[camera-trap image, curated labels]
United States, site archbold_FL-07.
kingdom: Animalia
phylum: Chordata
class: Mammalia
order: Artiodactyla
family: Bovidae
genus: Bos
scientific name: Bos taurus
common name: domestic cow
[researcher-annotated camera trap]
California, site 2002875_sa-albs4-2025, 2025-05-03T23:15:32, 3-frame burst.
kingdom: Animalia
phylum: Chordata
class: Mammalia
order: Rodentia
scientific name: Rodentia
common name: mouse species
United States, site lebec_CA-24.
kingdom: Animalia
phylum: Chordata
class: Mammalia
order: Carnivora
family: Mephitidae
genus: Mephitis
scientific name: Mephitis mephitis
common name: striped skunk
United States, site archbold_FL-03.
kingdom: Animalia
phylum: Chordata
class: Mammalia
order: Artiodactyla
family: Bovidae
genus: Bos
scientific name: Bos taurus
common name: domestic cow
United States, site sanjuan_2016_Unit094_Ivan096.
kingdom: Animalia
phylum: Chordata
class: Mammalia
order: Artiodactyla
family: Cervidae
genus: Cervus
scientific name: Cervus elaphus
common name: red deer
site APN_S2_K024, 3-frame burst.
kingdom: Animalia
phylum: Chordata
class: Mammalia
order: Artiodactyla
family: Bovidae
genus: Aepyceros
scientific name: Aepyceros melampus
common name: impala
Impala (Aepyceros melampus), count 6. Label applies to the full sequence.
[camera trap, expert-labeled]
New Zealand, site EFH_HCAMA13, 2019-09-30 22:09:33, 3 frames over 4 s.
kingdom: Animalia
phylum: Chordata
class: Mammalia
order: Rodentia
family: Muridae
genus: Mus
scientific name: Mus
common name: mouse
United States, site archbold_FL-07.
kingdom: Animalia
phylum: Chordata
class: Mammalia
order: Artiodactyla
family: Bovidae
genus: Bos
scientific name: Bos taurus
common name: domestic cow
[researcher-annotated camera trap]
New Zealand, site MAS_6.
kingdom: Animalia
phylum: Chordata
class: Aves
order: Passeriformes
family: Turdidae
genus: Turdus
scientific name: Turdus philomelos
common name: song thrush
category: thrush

————————

INSTRUCTIONS TO FOLLOW: Look through the records and copy every line that has the word "States".

TASK RESULT:
United States, site archbold_FL-07.
United States, site lebec_CA-24.
United States, site archbold_FL-03.
United States, site sanjuan_2016_Unit094_Ivan096.
United States, site archbold_FL-07.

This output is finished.